InnerNode: 1. find_child_index(const KeyT &key)

Determines which child pointer should be followed for a given key using binary search.

  1. insert(const KeyT &key, uint64_t child_page_id) Inserts a key and child pointer into the inner node (typically after a lower-level split).

The BTree class has a private method splitNode.

splitNode(std::vector<std::shared_ptr<Node>> path, std::shared_ptr<Node> node): This helper function is responsible for splitting a full node (leaf or inner) and updating parent pointers accordingly. It should create a new node, redistribute keys (and values or child pointers), and propagate the key upward. By utilizing the provided path vector of ancestor nodes, you should handle parent updates and any necessary cascading splits internally within this method.

Structure#

  • Node: Base structure with common properties like ID and parent references (fully provided).

  • InnerNode: Manages keys and child node pointers, handling node traversal and splits. The memory layout is strictly defined.

  • LeafNode: Stores actual key-value pairs and handles direct data operations. The memory layout is strictly defined.

Key Methods#

  • lookup(KeyT): Retrieves a value by its key.

  • insert(KeyT, ValueT): Inserts a key-value pair.

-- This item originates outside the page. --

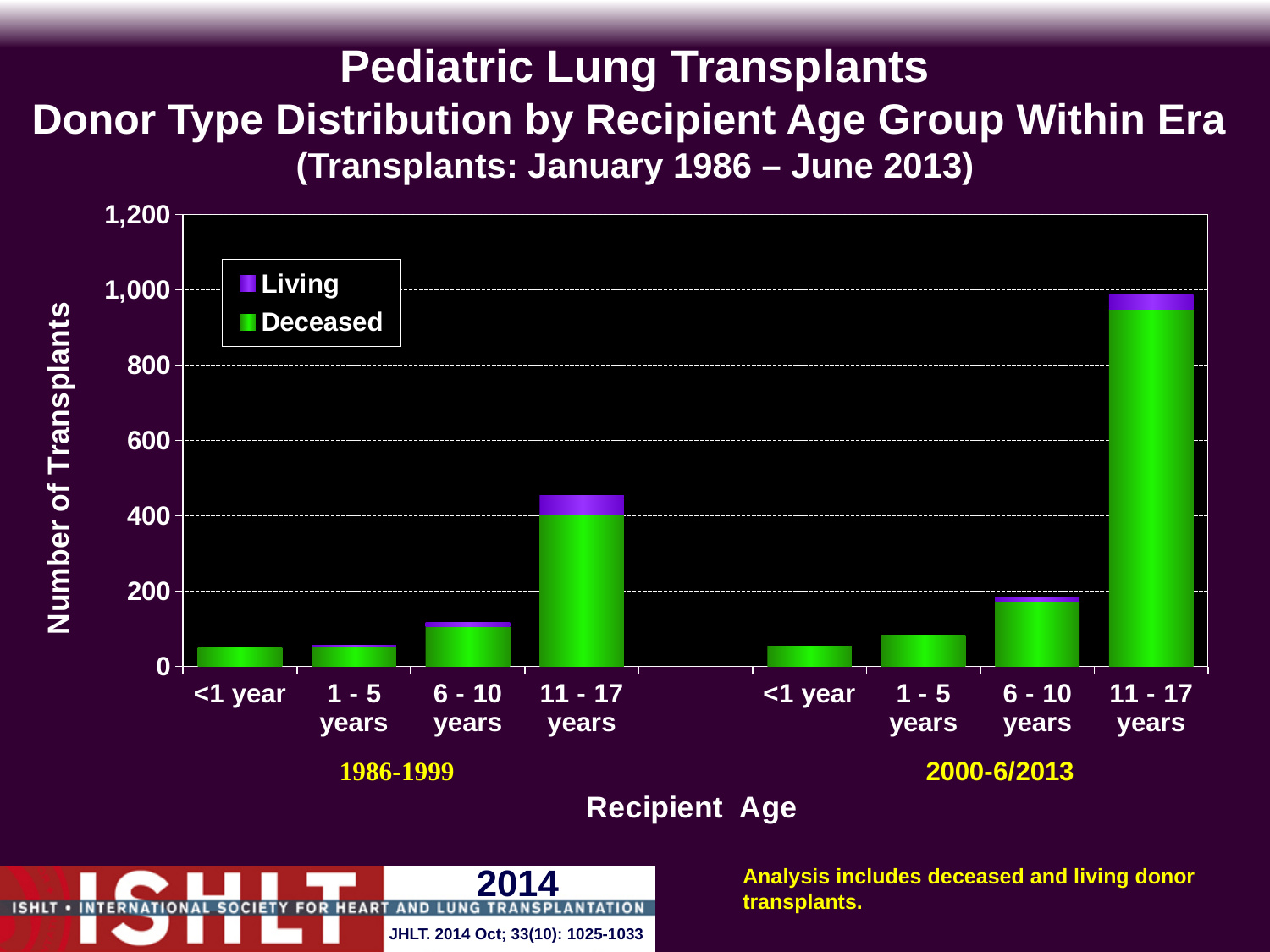
Which is larger: the total for 6 - 10 years in 1986-1999 or in 2000-6/2013? 2000-6/2013 Is the total for 11 - 17 years in the 1986-1999 era greater or less than 400? greater How many bars are plotted in the chart? 8 Which bar is the highest in the chart? 11 - 17 years, 2000-6/2013 Which is larger: the total for 11 - 17 years in 1986-1999 or in 2000-6/2013? 2000-6/2013 Within the 2000-6/2013 era, do the totals rise or fall as recipient age group increases? rise Is the total for 11 - 17 years in the 2000-6/2013 era greater or less than 800? greater How many series does the legend list? 2 Which colour represents the Living donor series in the legend? Purple What kind of chart is shown on the slide? Stacked bar chart Is the total for 6 - 10 years in the 2000-6/2013 era greater or less than 400? less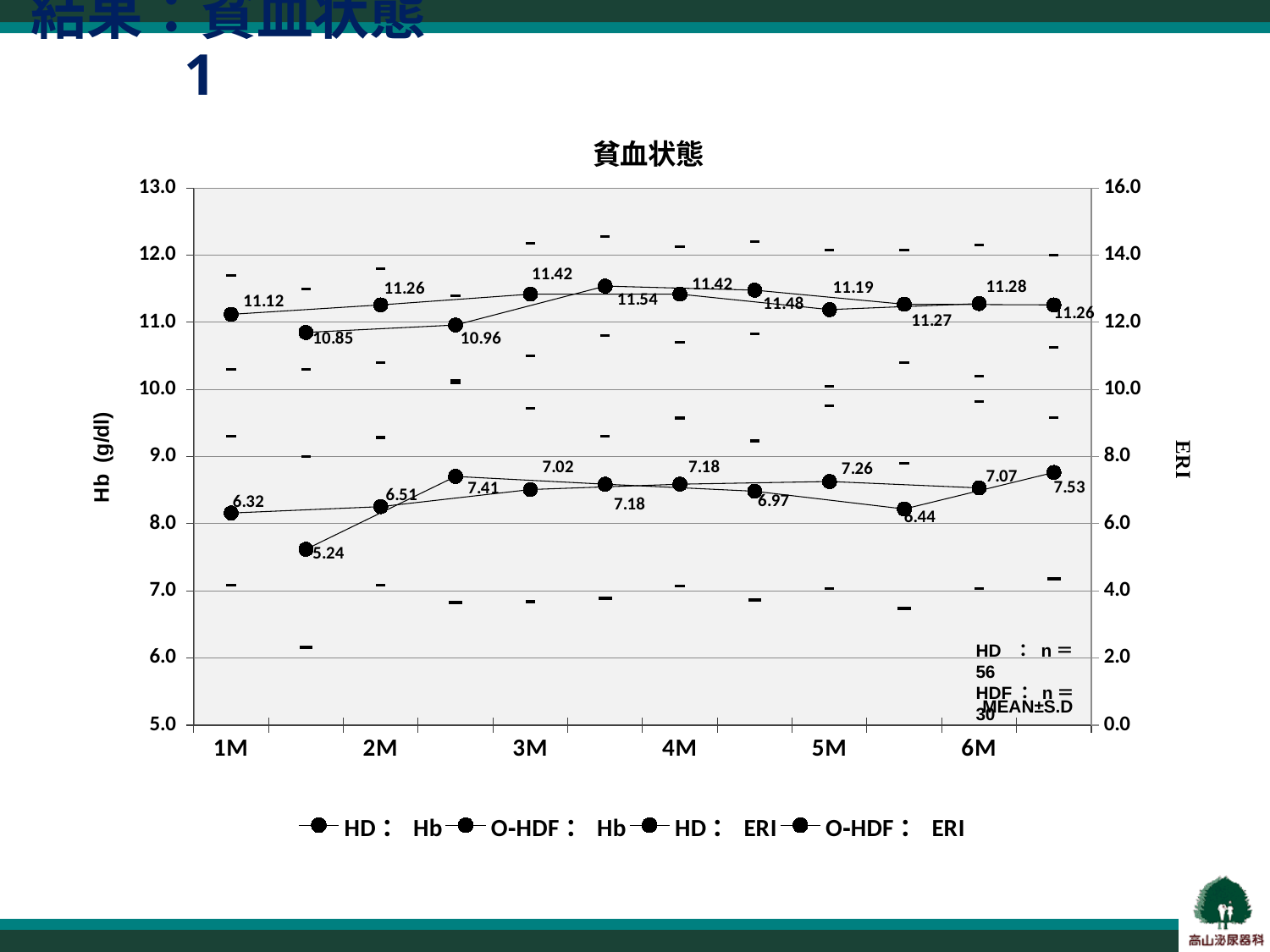
What is the title of the chart? 貧血状態 What is the lowest ERI value labelled on the chart? 5.24 How many month categories are shown on the x axis? 6 What is the label of the left vertical axis? Hb (g/dl) How many series does the chart legend list? 4 Which is larger, the ERI value labelled at 1M or the ERI value labelled at 6M? 6M What kind of chart is shown on the slide? line chart What is the difference between the Hb values labelled at 6M (11.28) and 1M (11.12)? 0.16 What ERI value is labelled at 1M on the lower line? 6.32 What is the highest Hb value labelled on the chart? 11.54 What Hb value is labelled at 1M on the upper line? 11.12 What Hb value is labelled at 6M on the upper line? 11.28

  • erase(KeyT): Deletes a key.

  • rangeQuery(KeyT, KeyT): Retrieves all key-value pairs within a specified range (inclusive of low and high).

Building the Code#

The project uses CMake for building. You can build the codebase using standard CMake commands:

mkdir build && cd build
cmake ..
make

Make sure that your project compiles without any warnings, as we treat warnings as errors.

Testing and Validation#

Test your implementation using the provided test suite. The unit tests have been separated from the main source code into dedicated external test files (e.g., test/test.cpp). These tests instantiate your B+-Tree as BTree<uint64_t, uint64_t, std::less<uint64_t>, 1024> to ensure functionality across different scenarios.

FAQs#

  1. Can you clarify the terminologies used in this assignment?

    • Key: Key of an element you want to insert/lookup/erase from the dictionary.

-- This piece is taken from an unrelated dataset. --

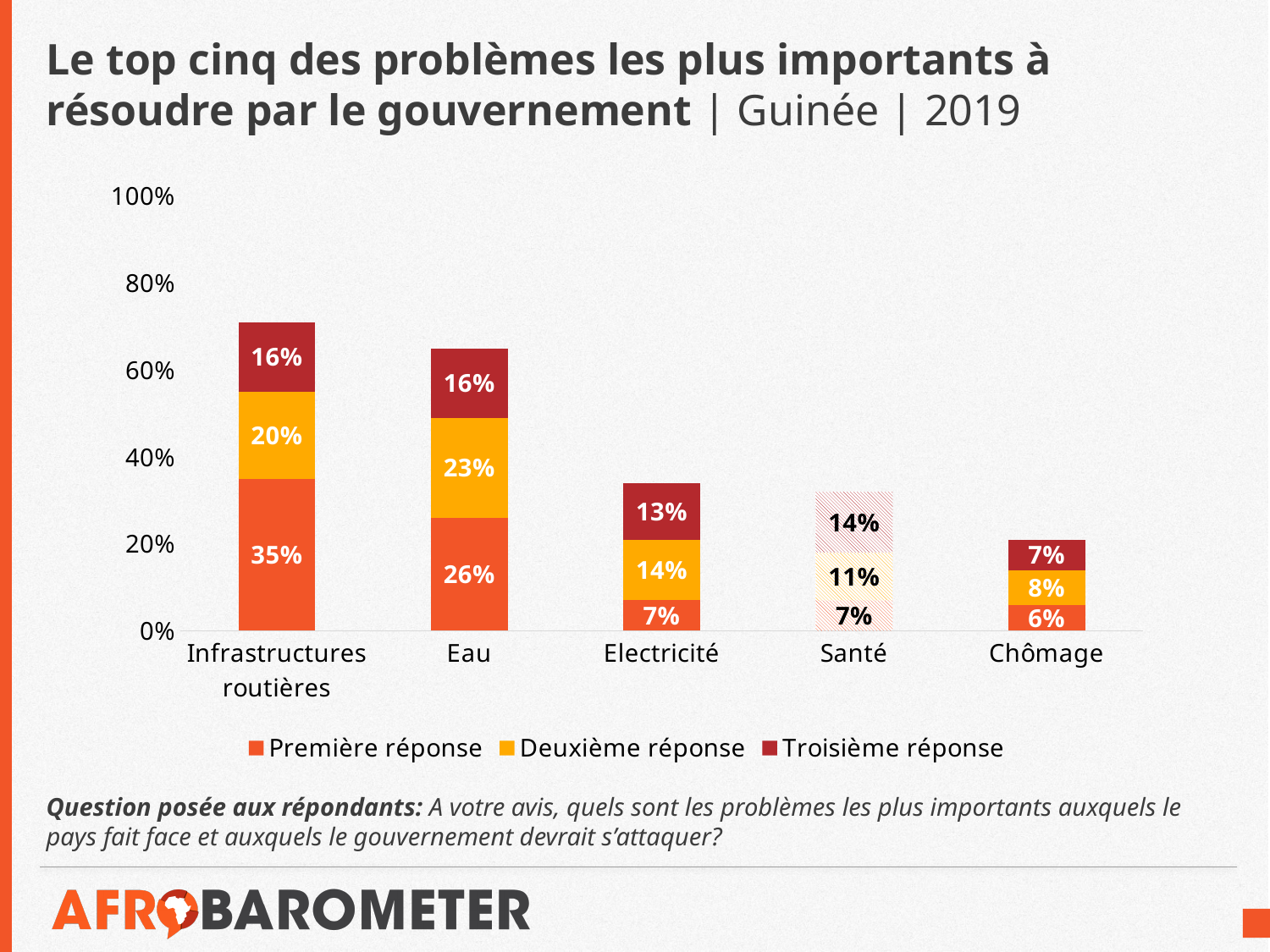
What kind of chart is shown on the slide? Stacked bar chart Which category has the lowest "Première réponse" value? Chômage What is the total of the stacked bar for Chômage? 21% What is the value of "Première réponse" for Infrastructures routières? 35% How many categories are shown on the x axis? 5 Which category has the highest "Première réponse" value? Infrastructures routières What is the total of the stacked bar for Eau? 65% Which is larger: the "Deuxième réponse" value for Electricité or for Santé? Electricité What is the value of "Deuxième réponse" for Eau? 23% What is the value of "Troisième réponse" for Santé? 14% How many series does the legend list? 3 What is the difference between the "Première réponse" values for Infrastructures routières and Eau? 9%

    • Value: Corresponding value associated with the key.

    • Page ID: Same as what we had in Assignment 2. This can be thought of as an identifier for a page and helps to determine the offset for a page on the db file.

    • Node ID: This is the same as Page ID because each node is stored in a separate page.

  2. What are differences between the split methods for inner node and leaf node?

    • Both the inner and leaf nodes’ split methods should create one new node. The node undergoing the split will reduce in size and transfer some keys and child pointers/values to the newly created node.

    • Assigning the parent pointer and updating the parent’s child pointers should be handled entirely internally within splitNode, utilizing the path vector to trace ancestry and cascade splits if necessary.

  3. Will the node’s keys array have duplicate values?

    • Repeated inserts with the same key should be treated as “updates”. For example, if a (K1, V1) already exists in the tree and we call insert(K1, V2), then lookup(K1) should return V2.

  4. How to fix a page?

    • BufferManager provides a method to access individual nodes via page ID. In our setup, each node is stored on a distinct page, effectively creating a one-to-one mapping between nodes and pages. To access a node within the tree, you must request the BufferManager to fix the page using the page ID associated with that node.

  5. Is it mandatory to use binary search?

    • Yes, it is mandatory to use binary search.

    • You can also use std::lower_bound/std::upper_bound from the C++ STL.